The Countess grew pale to the very lips. "Oh, God!" she shrieked; "where is he? where is he?" And she would have rushed down the staircase, but the Freiherr detained her. "He is not yet here,--he is coming. One of his huntsmen brought us the news."

"He is coming?" she cried; "he is only wounded,--he must be only wounded?"

"He is seriously injured, very seriously," said the Freiherr. "I fear we must be prepared for everything,--even for the worst!"

The Countess stared at him with eyes wide with horror; her lips twitched convulsively, as though unable to utter the terrible word written so plainly in the Freiherr's face,--uttered so distinctly in this fearful silence, which was interrupted only by the sounds of suppressed sobs from the group of servants in the hall below.

Suddenly she threw up her arms. "Dead!" she shrieked, "dead!"

The word was spoken, and she fell back senseless into the Baron's arms.

At that moment a vehicle drew up in the castle court-yard, and the Count, surrounded by his huntsmen, and a few others whom the accident had called together, was slowly carried up the terrace steps. They bore him into the castle through the same portal which he had left lusty and joyous only a few hours before, never to behold it again.

With drooping tail, and now and then uttering a melancholy whine, his favourite hound followed his master's body; he had long been the faithful companion of his sport.

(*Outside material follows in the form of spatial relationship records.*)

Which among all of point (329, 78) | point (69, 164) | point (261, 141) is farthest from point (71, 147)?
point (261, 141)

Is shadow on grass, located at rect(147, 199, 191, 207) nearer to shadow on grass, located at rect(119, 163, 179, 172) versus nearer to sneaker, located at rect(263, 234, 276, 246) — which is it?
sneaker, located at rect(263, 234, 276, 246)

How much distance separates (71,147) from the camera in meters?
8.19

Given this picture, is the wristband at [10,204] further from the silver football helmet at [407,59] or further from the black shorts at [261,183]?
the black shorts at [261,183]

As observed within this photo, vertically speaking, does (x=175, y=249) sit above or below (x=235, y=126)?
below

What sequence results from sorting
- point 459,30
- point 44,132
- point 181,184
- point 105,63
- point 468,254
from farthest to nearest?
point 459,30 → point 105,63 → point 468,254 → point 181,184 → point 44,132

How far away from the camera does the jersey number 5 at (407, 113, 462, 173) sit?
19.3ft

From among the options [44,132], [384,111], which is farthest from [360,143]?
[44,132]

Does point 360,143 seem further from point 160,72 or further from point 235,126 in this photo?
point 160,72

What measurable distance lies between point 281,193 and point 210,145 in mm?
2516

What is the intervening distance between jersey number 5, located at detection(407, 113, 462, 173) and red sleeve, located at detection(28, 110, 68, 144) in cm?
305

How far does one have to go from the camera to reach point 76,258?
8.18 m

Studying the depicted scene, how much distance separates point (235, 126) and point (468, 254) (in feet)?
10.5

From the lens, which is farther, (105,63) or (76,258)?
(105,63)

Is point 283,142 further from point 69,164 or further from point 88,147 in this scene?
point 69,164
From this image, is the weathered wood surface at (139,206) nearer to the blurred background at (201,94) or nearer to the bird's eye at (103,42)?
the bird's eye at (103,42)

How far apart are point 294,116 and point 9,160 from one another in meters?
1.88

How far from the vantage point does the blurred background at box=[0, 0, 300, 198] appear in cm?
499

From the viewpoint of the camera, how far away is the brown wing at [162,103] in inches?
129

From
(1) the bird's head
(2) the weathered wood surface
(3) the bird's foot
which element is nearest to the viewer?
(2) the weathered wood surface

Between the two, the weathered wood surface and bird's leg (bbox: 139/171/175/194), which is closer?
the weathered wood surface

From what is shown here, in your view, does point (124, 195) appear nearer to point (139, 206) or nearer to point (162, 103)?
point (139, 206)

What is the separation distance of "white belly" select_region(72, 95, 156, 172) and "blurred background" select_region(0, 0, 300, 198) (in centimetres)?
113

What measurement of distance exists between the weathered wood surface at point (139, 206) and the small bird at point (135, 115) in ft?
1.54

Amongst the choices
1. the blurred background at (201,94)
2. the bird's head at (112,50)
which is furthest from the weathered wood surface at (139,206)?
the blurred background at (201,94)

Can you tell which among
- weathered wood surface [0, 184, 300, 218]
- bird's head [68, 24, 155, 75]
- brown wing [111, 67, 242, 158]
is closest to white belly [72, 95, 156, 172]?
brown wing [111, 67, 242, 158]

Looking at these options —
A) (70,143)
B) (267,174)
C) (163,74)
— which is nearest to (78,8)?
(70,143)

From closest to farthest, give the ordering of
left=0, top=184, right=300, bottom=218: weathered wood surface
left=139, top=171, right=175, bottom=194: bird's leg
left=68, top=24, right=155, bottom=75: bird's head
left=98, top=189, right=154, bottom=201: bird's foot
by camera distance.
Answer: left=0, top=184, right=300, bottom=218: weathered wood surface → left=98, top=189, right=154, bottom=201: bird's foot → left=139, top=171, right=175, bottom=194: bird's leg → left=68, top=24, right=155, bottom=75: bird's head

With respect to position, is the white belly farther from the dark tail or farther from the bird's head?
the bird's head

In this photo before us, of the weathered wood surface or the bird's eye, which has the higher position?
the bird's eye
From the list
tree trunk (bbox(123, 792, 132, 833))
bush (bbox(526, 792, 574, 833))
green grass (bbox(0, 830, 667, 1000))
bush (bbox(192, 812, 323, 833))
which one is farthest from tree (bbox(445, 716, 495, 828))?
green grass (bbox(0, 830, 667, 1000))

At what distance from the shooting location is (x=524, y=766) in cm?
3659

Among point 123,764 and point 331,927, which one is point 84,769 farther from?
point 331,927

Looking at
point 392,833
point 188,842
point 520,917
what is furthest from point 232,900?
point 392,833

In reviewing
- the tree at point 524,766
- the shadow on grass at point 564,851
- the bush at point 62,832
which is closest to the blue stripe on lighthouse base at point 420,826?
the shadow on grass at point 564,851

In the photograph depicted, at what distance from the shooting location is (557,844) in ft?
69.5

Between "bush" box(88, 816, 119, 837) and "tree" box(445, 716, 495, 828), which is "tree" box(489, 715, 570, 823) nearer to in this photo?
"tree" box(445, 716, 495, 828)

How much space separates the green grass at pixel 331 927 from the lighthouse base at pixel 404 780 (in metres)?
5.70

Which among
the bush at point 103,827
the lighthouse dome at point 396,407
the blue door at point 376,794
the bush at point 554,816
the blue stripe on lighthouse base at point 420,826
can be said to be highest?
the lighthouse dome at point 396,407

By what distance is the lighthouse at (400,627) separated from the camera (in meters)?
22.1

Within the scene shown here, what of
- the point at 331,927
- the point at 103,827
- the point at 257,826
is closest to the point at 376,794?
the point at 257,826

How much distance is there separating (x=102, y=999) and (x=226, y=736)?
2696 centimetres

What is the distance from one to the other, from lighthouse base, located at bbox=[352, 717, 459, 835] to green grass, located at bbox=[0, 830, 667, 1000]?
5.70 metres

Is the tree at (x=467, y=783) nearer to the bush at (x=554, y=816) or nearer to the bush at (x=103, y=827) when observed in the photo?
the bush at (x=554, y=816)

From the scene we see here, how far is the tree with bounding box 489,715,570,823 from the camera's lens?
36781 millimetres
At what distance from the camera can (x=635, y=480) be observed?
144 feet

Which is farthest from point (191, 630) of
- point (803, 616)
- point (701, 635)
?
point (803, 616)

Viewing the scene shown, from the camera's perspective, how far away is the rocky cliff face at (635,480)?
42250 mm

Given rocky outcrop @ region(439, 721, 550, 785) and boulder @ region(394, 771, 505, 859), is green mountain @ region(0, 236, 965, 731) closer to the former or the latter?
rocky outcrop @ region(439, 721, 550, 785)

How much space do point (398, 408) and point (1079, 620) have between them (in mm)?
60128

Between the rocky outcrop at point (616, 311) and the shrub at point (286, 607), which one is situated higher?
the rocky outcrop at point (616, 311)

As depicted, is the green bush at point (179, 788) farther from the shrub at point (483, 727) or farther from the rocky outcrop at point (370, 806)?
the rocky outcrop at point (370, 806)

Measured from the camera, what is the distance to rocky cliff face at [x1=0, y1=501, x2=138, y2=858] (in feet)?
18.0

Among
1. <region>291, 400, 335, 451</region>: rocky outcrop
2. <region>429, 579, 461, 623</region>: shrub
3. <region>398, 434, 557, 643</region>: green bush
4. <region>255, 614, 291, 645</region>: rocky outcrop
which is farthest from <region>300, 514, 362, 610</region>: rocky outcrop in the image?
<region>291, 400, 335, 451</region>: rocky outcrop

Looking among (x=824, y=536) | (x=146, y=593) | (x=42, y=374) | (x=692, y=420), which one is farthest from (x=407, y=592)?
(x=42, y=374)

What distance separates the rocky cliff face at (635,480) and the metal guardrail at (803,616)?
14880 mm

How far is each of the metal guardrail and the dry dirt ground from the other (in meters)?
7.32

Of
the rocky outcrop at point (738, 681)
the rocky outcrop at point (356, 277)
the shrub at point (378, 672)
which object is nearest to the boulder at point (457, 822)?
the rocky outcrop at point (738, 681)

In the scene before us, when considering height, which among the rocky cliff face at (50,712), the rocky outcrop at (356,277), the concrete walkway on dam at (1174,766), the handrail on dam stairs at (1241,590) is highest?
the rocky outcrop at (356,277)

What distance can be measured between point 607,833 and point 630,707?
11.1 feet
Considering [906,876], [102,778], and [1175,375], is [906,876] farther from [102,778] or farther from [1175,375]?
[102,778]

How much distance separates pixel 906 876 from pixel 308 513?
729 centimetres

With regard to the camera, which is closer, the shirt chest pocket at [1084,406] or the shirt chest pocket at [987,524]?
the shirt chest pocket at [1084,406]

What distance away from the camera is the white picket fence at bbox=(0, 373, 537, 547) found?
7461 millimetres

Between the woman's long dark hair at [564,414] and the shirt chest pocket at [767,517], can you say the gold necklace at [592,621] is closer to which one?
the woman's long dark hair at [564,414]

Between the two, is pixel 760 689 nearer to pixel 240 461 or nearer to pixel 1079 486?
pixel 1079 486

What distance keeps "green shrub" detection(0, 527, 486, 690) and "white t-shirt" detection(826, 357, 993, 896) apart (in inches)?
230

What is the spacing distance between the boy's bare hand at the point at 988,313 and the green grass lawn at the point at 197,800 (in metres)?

And in the wagon that had brought his master home dead lay the gun, which all shunned to touch, for it had caused all this woe, by its accidental discharge as the Count was leaping a ditch in the ardour of the chase.

A few hours later, mounted horsemen rode out into the night, and telegraphs and letters spread the news of the Count's sudden death far and wide.

In the big drawing-room heavy silver candelabra, with their myriad candles, are burning at the head of the couch where Count Eichhof is lying sunk in his last sleep. His head is turned slightly to one side, so as entirely to conceal the fatal wound in the right temple, and the smile that the excitement of the hunt had called to his face still lingers there.